_Extrait du document_
◆ ◆ ◆ ◆

C'est pourquoi je propose formellement le renvoi de ce projet à la commission des finances, qui me semble la meilleure solution. Certains diront que cette commission est saturée et qu'elles n'a pas le temps de s'en saisir. Je leur proposerai donc subsidiairement, et en deuxième vote, de le renvoyer à la commission de l'audit de l'Etat, devenue commission du contrôle de gestion, puisqu'il s'agit d'un réel effort de modernisation du fonctionnement de l'Etat et que ce serait le premier projet concret dont elle pourrait se saisir.
Ce projet n'est en tout cas pas un projet pour la commission de l'environnement, même si certains prendraient plaisir à mettre face à face le gladiateur sans peur et sans reproche Pagani et l'empereur visionnaire Cramer ! Les libéraux pensent que la logique devrait l'emporter sur le plaisir de la bagarre politique, spectaculaire mais stérile, et qui ne sert pas l'intérêt général.
Mme Alexandra Gobet (S). Pour les socialistes, ce projet de loi est un cahier de brouillon : c'est la base de la discussion nécessaire qui devra avoir lieu en commission. Les socialistes ne sont pas a priori opposés à l'autonomisation de structures comme celle des Cheneviers, mais ils partagent, pour une large part, les préoccupations exprimées par M. Pagani. Cela dit, il n'est rien qui ne puisse, dans le travail parlementaire, trouver une solution.

◆ ◆ ◆ ◆

_Données à analyser_

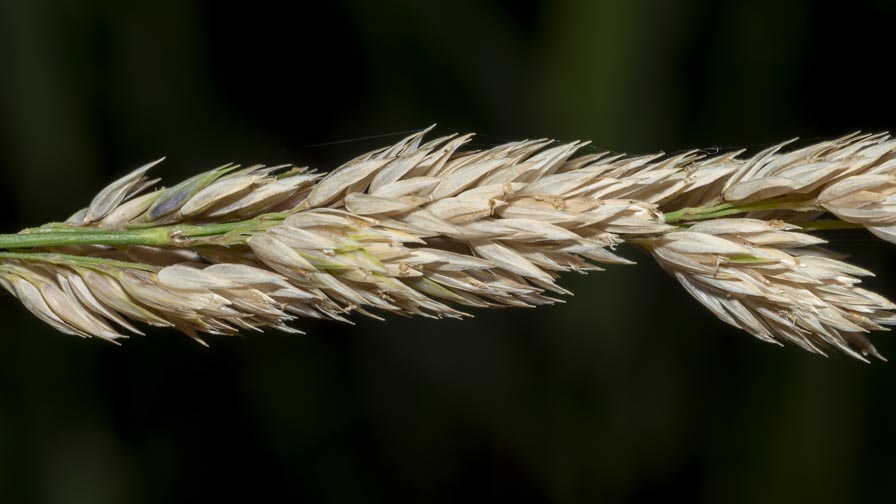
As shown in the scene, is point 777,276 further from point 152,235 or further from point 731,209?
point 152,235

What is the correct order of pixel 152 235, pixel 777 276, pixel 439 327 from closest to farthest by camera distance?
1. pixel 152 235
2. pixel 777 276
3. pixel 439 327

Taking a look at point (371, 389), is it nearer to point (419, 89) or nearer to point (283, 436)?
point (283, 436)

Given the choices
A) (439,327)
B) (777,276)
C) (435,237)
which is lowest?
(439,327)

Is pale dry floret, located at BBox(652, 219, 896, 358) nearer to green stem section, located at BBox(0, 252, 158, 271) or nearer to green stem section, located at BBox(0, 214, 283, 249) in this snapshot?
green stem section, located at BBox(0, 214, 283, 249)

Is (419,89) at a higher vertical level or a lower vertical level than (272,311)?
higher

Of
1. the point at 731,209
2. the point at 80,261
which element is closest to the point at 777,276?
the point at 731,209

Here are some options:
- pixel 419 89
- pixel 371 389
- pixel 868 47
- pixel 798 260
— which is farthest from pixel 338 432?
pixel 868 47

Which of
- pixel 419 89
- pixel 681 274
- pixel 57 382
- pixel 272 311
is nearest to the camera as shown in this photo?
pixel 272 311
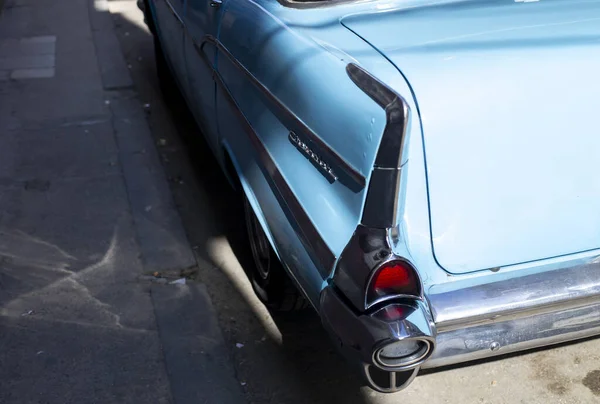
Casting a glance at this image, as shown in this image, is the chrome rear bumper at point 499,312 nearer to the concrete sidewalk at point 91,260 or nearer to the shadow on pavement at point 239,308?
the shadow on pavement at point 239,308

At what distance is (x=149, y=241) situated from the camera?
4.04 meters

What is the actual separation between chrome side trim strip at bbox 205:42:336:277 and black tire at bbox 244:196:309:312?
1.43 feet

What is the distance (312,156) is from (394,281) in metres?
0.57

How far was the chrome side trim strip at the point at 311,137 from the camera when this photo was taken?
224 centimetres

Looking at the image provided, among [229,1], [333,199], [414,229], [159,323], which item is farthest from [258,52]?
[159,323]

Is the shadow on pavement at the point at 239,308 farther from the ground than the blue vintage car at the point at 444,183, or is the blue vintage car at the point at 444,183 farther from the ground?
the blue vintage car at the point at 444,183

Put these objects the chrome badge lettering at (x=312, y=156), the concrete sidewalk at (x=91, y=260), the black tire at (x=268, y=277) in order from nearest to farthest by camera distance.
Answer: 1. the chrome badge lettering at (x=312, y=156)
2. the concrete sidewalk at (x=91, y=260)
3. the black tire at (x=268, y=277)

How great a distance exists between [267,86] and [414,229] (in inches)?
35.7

◆ ◆ ◆ ◆

_Action à mener 1_
Mettez à jour l'extrait du débat parlementaire en y remplaçant « commission des finances » par « commission fiscale ». Recopiez le passage qui commence aux mots « C'est pourquoi je » et s'arrête après « pourrait se saisir. ».
_Action à mener 2_
Veuillez prolonger l'extrait du débat parlementaire sur ce projet de loi à la suite de sa dernière phrase.
Les lignes n'interviennent en rien ici.

_Zone de réponse 1_
C'est pourquoi je propose formellement le renvoi de ce projet à la commission fiscale, qui me semble la meilleure solution. Certains diront que cette commission est saturée et qu'elles n'a pas le temps de s'en saisir. Je leur proposerai donc subsidiairement, et en deuxième vote, de le renvoyer à la commission de l'audit de l'Etat, devenue commission du contrôle de gestion, puisqu'il s'agit d'un réel effort de modernisation du fonctionnement de l'Etat et que ce serait le premier projet concret dont elle pourrait se saisir.

_Zone de réponse 2_
Je rappelle qu'une autonomisation ne passe pas sans création de statuts et que ceux-ci définissent en particulier la mesure, l'importance du contrôle politique. Compte tenu du fait qu'en commission de l'audit les partis avaient unanimement admis qu'une augmentation de la marge de manoeuvre passait également par des structures de contrôle démocratique renforcées, nous pensons qu'il doit être possible de trouver autour de ces questions des réponses satisfaisantes.
C'est également en commission que nous pourrons mesurer l'impact réel de la mise en oeuvre d'un tel projet sur les transferts d'ordures et la nécessité d'impliquer des capitaux privés.
C'est la raison pour laquelle les socialistes, avec certaines réserves que je viens d'exprimer, vous proposent de renvoyer ce projet, soit à la commission de l'environnement parce que nos collègues connaissent bien la problématique qui justifie l'existence des Cheneviers, soit à la commission de l'audit de l'Etat parce que nous avons eu largement l'occasion d'y évoquer les implications de nouvelles structures et de nouvelles autonomies.
M. Claude Blanc (PDC). Tout le monde parle de la réforme de l'Etat. Tout le monde dit qu'elle est en route. Lorsqu'on lance une initiative pour la demander, on nous dit même qu'on enfonce une porte ouverte et, à la première occasion concrète de réformer l'Etat, on entend les représentants de la majorité parlementaire nous dire qu'ils n'en veulent pas !
C'est précisément pourquoi il fallait lancer une initiative populaire, pour que le peuple puisse dire ce qu'il en pense.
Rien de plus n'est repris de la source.